Beards, baguettes and buttocks... Netflix has just got a comedy with a distinctly French view of modern masculinity
Shafted on Netflix has a lot going for it...
It's not easy being a white, middle-aged, middle-class heterosexual man these days. Although according to the new French Netflix comedy Shafted, which's just been added to the streamer, you at least get to drink champagne and live in a beautiful apartment with high ceilings and a breathtaking view of the Parisian skyline.
If you like your comedy with classy scenery, expensive clothes and well-sculpted beards Shafted will be right up your rue. This stylish six-part series, called Super Males in France and based on the Spanish hit Alpha Males (Machos Alfa), homes in on four men of a certain age clattering into a crisis. Cédric (Guillaume Labbé) for example, is a high-flying creative ad director brought down to earth when his boss decides to replace him with a young woman. His friends have their own issues. Tom (Manu Payet) is an illustrator suffering from a creative block following a break-up. Gendarme Jérémie (Antoine Gouy) dreams of being a mounted policeman. And promiscuous Tonio (Vincent Heneine) wants to settle down and propose to his divorce lawyer partner just as she decides she wants an open relationship.
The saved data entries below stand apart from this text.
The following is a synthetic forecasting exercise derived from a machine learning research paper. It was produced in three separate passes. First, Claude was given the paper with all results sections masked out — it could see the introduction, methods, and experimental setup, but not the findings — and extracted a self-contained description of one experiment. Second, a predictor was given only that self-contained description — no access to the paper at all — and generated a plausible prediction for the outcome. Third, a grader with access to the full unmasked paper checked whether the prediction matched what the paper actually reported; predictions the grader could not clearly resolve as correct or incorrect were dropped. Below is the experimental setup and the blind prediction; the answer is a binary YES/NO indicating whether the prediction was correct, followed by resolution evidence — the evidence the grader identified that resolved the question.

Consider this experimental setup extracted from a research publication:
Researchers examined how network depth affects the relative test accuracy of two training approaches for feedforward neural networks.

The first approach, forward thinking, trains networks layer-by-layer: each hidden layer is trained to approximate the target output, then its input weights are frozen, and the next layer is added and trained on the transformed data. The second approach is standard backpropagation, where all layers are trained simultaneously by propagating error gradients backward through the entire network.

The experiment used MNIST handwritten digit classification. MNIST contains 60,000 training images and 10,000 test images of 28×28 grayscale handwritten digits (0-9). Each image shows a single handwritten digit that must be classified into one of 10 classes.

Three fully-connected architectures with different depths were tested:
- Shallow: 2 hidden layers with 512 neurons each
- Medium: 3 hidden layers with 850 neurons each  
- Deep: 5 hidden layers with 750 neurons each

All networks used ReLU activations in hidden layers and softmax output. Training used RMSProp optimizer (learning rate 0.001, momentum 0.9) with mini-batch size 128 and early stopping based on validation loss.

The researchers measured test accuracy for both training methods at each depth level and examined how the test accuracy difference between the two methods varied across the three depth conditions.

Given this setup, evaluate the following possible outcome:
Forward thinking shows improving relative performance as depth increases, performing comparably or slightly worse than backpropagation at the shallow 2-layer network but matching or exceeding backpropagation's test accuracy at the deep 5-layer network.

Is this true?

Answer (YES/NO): YES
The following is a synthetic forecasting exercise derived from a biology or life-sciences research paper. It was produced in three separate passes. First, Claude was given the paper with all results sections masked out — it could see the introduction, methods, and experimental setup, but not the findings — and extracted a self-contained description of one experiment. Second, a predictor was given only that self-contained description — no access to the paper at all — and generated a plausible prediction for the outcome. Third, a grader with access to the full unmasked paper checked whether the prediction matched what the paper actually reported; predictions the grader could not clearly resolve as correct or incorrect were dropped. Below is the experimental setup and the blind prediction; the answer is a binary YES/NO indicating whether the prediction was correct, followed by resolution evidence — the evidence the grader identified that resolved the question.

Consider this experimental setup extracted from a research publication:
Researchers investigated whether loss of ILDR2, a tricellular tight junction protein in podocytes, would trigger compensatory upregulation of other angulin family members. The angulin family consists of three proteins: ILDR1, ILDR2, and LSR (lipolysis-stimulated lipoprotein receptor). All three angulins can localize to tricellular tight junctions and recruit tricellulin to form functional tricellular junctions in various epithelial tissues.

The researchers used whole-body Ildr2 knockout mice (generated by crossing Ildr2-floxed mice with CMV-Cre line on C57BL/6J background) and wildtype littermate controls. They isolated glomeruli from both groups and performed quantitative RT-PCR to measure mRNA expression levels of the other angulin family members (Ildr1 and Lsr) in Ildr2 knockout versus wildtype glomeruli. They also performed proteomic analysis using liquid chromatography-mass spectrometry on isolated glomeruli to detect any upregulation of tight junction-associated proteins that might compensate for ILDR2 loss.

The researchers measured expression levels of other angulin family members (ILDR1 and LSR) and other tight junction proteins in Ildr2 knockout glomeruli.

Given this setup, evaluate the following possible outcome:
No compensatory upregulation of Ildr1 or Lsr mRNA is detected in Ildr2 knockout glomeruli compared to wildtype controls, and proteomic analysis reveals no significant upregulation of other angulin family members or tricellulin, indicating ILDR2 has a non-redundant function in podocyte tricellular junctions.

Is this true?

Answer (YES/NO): YES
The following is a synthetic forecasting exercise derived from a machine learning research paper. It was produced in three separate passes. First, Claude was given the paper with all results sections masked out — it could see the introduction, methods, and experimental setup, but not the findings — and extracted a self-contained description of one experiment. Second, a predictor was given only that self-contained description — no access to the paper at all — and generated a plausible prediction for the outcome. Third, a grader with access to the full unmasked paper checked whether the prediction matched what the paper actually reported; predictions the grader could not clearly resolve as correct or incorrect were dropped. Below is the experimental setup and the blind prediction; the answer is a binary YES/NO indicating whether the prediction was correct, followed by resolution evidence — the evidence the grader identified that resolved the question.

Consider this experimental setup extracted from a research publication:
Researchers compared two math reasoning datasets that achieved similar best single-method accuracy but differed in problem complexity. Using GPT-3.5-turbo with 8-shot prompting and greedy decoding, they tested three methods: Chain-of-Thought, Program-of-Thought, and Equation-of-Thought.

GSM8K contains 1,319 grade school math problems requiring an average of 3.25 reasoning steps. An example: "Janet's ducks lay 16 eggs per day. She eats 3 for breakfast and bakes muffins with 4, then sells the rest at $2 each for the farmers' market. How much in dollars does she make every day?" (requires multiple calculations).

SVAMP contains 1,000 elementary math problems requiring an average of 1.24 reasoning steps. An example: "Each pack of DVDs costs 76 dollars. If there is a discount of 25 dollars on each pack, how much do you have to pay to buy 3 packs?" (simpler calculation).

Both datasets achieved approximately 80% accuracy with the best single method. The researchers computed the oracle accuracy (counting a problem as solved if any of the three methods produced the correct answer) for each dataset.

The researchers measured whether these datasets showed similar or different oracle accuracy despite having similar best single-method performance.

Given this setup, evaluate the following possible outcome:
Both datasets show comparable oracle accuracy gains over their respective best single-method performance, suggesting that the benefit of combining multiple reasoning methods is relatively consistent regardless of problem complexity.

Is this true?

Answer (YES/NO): YES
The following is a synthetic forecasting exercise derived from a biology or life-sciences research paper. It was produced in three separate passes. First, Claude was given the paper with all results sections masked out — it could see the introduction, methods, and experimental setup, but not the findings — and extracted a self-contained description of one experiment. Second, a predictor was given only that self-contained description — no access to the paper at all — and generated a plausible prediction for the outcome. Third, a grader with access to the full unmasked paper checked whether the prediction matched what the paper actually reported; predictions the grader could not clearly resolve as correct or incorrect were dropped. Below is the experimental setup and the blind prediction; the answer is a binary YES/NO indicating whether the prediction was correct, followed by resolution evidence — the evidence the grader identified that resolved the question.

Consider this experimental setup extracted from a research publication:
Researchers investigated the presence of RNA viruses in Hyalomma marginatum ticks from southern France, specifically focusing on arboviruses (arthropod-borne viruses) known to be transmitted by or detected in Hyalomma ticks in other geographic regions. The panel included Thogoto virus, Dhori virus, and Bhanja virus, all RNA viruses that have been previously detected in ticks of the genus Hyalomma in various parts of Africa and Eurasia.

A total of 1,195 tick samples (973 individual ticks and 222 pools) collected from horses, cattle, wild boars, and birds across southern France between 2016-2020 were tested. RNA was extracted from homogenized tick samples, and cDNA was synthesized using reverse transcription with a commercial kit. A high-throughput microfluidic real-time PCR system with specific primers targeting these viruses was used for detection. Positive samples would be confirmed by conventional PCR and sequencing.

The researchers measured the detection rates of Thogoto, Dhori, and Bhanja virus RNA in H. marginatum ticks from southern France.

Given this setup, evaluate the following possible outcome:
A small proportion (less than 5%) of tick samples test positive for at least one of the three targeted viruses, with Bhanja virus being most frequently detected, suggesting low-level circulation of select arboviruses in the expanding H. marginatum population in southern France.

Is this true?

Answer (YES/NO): NO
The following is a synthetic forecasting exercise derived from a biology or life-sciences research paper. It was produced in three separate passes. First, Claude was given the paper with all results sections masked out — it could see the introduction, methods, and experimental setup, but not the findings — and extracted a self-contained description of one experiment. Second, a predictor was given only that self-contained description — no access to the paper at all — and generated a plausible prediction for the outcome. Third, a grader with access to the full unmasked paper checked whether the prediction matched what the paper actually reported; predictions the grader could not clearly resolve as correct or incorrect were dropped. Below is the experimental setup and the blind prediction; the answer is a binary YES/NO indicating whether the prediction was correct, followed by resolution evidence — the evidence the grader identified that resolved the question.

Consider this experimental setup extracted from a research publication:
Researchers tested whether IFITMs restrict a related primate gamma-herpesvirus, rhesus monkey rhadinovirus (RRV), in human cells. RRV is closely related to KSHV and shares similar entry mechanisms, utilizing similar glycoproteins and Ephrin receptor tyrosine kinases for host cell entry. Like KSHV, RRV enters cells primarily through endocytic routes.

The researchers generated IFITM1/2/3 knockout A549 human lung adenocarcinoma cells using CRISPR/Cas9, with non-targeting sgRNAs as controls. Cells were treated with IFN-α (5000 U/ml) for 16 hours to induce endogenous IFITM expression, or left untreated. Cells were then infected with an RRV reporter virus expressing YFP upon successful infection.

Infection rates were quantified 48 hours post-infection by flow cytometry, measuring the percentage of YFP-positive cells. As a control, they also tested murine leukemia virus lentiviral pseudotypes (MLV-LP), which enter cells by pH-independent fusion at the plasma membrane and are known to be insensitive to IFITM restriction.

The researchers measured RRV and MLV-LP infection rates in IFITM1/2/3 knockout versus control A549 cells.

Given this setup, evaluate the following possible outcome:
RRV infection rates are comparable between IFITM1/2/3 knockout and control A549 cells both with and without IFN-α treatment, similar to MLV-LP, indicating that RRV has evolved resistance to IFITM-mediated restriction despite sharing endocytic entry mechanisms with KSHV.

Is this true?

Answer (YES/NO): NO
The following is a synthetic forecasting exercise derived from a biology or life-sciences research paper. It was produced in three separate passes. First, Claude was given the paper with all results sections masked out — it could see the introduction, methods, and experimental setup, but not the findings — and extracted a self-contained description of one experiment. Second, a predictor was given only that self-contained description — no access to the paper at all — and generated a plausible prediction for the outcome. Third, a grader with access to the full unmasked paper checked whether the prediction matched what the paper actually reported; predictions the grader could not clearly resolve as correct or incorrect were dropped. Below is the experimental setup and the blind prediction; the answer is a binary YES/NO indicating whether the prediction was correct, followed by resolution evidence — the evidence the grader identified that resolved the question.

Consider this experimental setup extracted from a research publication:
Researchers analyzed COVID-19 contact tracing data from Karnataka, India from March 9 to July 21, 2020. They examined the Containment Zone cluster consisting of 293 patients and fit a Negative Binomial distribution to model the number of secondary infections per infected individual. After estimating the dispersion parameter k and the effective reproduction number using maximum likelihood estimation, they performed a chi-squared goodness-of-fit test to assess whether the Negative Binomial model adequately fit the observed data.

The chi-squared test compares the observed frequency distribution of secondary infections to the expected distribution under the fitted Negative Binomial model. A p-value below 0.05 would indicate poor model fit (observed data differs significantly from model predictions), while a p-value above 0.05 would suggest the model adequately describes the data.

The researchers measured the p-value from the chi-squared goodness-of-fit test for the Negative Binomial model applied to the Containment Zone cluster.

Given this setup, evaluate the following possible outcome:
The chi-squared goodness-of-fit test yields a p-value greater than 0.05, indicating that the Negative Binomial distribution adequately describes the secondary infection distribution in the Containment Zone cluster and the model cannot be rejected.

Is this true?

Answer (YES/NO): YES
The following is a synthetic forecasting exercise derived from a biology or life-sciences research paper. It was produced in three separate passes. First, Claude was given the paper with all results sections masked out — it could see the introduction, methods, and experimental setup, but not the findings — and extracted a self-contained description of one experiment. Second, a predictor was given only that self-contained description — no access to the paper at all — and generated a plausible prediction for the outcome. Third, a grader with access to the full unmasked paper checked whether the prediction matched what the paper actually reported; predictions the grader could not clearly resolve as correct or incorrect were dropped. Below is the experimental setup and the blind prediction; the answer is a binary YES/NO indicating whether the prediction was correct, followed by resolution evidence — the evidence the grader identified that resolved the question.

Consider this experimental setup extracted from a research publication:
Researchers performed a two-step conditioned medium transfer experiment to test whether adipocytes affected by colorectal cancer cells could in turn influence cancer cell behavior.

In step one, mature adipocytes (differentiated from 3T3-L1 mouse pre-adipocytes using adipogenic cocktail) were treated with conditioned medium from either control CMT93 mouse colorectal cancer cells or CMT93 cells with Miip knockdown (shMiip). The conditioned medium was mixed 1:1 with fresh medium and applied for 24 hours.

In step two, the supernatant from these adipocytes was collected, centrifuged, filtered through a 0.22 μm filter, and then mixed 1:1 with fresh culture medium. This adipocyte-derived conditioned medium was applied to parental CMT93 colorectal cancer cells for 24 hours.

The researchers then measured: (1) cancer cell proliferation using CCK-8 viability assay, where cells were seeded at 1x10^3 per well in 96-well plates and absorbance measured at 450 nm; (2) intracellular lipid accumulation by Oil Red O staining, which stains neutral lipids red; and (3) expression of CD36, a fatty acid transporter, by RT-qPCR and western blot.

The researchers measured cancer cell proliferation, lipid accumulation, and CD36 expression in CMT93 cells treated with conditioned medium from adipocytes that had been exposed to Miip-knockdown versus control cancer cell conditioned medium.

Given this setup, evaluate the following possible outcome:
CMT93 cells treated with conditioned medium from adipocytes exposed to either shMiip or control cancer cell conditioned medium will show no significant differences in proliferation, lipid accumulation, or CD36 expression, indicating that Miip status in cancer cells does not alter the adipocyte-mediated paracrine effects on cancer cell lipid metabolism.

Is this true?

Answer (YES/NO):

So far, so first-world problems. It's also notable that the opening episode seems to be as fixated on men's buttocks as baguettes. From an early shot combining a pert derriere and the Eiffel Tower to a pants-free scene in the changing room after a manly bonding session of wall climbing, the camera has a habit of lingering lovingly on rears. Which, as far as I can work out, is not central to the plot.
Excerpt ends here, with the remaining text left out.